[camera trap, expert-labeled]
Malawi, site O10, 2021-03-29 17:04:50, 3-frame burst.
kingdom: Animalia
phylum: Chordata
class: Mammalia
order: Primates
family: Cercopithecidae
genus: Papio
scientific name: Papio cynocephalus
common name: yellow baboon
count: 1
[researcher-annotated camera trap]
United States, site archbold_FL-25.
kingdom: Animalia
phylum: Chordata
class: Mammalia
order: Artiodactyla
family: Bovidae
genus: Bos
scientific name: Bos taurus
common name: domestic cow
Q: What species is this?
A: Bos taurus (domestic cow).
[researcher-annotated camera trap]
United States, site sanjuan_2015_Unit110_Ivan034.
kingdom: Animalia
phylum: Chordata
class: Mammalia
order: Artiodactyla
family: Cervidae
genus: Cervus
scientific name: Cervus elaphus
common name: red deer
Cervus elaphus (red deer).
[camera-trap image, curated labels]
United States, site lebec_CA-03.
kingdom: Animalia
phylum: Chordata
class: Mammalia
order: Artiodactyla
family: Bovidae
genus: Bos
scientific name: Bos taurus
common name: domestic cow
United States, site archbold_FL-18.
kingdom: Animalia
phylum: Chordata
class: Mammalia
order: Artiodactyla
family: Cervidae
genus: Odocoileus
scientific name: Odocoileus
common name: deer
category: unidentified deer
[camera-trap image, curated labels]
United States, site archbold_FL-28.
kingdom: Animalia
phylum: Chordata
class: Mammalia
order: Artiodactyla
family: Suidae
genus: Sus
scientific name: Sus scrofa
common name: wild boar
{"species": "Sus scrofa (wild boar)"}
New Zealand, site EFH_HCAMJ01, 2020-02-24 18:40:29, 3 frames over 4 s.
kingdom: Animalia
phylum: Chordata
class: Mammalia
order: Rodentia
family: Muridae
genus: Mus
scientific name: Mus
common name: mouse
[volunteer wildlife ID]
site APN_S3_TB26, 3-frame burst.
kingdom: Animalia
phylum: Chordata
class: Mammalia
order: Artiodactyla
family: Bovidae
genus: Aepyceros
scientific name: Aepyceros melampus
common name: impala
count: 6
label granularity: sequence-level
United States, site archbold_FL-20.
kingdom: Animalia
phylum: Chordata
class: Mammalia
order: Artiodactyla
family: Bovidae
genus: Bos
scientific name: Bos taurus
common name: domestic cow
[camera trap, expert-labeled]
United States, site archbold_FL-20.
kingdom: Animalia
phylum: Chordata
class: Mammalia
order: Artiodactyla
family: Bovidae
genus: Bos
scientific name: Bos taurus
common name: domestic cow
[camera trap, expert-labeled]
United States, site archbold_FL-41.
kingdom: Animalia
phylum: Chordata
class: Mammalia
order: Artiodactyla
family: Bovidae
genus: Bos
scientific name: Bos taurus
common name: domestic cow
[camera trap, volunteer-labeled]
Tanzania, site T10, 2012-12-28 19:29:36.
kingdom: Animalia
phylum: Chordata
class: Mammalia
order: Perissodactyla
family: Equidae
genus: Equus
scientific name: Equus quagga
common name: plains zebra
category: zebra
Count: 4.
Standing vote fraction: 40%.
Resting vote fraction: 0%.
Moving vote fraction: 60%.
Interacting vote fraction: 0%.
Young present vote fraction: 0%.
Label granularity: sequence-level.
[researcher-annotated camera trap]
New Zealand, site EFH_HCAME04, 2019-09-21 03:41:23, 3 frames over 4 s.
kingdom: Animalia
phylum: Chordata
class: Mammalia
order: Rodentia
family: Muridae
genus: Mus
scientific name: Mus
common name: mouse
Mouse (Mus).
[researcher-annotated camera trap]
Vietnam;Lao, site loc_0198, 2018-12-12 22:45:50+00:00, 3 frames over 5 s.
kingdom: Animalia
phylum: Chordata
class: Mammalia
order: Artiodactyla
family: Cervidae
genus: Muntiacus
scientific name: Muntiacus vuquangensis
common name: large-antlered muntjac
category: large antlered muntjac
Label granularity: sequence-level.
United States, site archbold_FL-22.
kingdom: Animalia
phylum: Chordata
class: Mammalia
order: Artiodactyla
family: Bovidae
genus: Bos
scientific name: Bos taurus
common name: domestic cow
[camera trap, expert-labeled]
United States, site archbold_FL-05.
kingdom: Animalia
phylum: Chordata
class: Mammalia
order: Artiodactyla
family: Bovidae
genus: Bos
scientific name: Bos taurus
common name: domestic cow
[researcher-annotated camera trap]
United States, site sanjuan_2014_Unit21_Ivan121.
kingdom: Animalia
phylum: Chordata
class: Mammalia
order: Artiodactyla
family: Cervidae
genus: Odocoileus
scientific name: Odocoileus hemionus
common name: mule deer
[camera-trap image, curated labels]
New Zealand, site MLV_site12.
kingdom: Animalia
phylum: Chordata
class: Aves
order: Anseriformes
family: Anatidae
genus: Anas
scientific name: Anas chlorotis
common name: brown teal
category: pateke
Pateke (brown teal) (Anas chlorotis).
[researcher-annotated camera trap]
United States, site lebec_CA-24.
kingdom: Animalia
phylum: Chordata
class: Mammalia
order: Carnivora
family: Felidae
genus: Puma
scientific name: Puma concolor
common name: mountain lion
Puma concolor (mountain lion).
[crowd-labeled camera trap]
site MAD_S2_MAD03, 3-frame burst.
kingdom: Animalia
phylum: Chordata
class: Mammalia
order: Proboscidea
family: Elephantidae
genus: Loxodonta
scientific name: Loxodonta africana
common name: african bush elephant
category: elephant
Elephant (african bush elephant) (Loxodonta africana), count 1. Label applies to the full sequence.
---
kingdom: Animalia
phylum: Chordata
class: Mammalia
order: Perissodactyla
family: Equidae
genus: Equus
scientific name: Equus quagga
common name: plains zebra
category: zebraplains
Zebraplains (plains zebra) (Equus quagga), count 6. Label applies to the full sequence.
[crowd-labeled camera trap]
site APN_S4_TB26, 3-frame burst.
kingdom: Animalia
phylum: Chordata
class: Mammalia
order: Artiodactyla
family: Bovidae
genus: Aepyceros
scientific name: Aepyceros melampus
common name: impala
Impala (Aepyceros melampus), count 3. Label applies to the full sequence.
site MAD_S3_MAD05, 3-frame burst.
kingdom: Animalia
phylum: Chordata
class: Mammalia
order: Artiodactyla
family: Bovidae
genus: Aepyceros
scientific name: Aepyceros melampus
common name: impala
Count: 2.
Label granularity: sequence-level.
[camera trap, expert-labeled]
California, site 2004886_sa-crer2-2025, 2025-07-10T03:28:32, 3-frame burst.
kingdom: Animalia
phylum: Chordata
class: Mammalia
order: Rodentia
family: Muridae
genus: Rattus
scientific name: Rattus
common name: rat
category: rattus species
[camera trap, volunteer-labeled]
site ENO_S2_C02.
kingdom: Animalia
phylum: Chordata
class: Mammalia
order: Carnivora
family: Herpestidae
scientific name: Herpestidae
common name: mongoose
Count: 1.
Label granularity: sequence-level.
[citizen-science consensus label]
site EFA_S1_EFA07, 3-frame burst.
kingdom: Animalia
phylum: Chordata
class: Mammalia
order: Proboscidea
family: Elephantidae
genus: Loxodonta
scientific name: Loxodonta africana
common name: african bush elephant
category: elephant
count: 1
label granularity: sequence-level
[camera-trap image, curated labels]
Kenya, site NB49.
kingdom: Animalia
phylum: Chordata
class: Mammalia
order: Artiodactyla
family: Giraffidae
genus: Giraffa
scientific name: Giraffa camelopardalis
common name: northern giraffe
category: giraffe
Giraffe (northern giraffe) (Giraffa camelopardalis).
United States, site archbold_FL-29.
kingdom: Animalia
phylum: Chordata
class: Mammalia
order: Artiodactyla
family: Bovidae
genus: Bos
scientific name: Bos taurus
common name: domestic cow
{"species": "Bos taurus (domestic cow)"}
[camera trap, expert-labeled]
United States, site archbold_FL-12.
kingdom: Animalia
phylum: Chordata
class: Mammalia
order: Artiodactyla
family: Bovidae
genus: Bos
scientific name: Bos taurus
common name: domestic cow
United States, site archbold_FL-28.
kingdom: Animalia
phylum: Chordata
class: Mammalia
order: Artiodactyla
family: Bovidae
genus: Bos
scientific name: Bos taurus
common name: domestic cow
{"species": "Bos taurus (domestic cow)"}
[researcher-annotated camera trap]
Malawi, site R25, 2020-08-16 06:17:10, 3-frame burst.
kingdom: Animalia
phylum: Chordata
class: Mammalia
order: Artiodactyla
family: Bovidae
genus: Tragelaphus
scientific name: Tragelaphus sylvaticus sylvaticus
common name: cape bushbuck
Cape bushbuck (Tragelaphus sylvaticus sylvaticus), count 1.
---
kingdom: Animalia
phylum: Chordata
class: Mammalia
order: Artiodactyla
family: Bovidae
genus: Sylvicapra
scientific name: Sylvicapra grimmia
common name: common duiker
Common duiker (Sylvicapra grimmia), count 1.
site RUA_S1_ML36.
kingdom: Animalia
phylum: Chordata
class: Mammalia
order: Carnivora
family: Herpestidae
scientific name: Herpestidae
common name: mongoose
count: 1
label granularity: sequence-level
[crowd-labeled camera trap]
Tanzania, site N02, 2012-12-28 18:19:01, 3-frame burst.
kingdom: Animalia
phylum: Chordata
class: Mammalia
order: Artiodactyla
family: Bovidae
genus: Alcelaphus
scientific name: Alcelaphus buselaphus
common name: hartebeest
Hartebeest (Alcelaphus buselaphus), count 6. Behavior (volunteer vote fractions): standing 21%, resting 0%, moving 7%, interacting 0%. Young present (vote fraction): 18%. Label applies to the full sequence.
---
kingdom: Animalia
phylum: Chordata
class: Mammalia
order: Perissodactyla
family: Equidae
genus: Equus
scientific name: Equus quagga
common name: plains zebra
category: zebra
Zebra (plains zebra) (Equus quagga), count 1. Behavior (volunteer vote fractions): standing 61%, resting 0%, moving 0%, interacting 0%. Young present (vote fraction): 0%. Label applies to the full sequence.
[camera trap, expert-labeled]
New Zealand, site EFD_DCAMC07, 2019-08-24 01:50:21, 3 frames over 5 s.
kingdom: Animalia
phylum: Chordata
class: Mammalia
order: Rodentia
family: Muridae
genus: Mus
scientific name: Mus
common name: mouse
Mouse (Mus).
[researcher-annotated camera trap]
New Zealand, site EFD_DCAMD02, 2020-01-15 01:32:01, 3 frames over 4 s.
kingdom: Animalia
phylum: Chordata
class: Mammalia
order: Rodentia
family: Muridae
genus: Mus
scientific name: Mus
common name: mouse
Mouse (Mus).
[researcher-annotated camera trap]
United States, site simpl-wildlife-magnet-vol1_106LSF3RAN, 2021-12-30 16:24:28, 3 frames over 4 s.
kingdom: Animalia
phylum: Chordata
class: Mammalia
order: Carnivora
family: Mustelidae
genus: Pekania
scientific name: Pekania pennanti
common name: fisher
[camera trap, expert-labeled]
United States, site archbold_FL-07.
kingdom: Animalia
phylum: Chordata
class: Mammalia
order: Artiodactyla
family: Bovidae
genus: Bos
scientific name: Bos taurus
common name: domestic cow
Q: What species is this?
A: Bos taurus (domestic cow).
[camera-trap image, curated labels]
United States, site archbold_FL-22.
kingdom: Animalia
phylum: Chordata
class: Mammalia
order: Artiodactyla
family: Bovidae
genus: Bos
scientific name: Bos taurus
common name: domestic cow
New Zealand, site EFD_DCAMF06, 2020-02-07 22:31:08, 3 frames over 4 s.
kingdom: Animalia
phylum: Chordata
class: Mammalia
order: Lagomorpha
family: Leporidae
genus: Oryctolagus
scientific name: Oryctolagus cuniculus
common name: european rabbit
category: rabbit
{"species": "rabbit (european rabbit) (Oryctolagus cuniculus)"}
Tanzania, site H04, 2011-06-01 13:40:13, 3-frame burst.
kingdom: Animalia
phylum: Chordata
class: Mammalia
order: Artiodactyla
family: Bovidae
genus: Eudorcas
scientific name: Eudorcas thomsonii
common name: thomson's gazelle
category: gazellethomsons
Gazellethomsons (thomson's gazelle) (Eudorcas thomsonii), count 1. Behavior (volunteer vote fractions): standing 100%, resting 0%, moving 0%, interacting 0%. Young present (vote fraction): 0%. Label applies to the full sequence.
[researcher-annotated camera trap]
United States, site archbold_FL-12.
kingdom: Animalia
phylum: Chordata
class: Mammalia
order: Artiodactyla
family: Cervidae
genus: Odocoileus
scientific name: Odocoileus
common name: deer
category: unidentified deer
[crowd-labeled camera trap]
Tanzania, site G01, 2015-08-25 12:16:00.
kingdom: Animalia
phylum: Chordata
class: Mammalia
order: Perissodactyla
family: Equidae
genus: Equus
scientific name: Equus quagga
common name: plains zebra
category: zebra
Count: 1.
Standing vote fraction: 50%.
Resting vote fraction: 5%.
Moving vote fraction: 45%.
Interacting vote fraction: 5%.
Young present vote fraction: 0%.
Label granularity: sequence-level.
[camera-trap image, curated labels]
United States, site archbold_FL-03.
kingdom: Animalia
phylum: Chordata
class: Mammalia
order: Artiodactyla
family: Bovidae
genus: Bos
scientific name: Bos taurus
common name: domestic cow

#### Your objective:
Copy back the listing above exactly, but only from the line with "genus: Giraffa" through the line with "scientific name: Alcelaphus buselaphus", both ends included.

#### Written response:
genus: Giraffa
scientific name: Giraffa camelopardalis
common name: northern giraffe
category: giraffe
Giraffe (northern giraffe) (Giraffa camelopardalis).
United States, site archbold_FL-29.
kingdom: Animalia
phylum: Chordata
class: Mammalia
order: Artiodactyla
family: Bovidae
genus: Bos
scientific name: Bos taurus
common name: domestic cow
{"species": "Bos taurus (domestic cow)"}
[camera trap, expert-labeled]
United States, site archbold_FL-12.
kingdom: Animalia
phylum: Chordata
class: Mammalia
order: Artiodactyla
family: Bovidae
genus: Bos
scientific name: Bos taurus
common name: domestic cow
United States, site archbold_FL-28.
kingdom: Animalia
phylum: Chordata
class: Mammalia
order: Artiodactyla
family: Bovidae
genus: Bos
scientific name: Bos taurus
common name: domestic cow
{"species": "Bos taurus (domestic cow)"}
[researcher-annotated camera trap]
Malawi, site R25, 2020-08-16 06:17:10, 3-frame burst.
kingdom: Animalia
phylum: Chordata
class: Mammalia
order: Artiodactyla
family: Bovidae
genus: Tragelaphus
scientific name: Tragelaphus sylvaticus sylvaticus
common name: cape bushbuck
Cape bushbuck (Tragelaphus sylvaticus sylvaticus), count 1.
---
kingdom: Animalia
phylum: Chordata
class: Mammalia
order: Artiodactyla
family: Bovidae
genus: Sylvicapra
scientific name: Sylvicapra grimmia
common name: common duiker
Common duiker (Sylvicapra grimmia), count 1.
site RUA_S1_ML36.
kingdom: Animalia
phylum: Chordata
class: Mammalia
order: Carnivora
family: Herpestidae
scientific name: Herpestidae
common name: mongoose
count: 1
label granularity: sequence-level
[crowd-labeled camera trap]
Tanzania, site N02, 2012-12-28 18:19:01, 3-frame burst.
kingdom: Animalia
phylum: Chordata
class: Mammalia
order: Artiodactyla
family: Bovidae
genus: Alcelaphus
scientific name: Alcelaphus buselaphus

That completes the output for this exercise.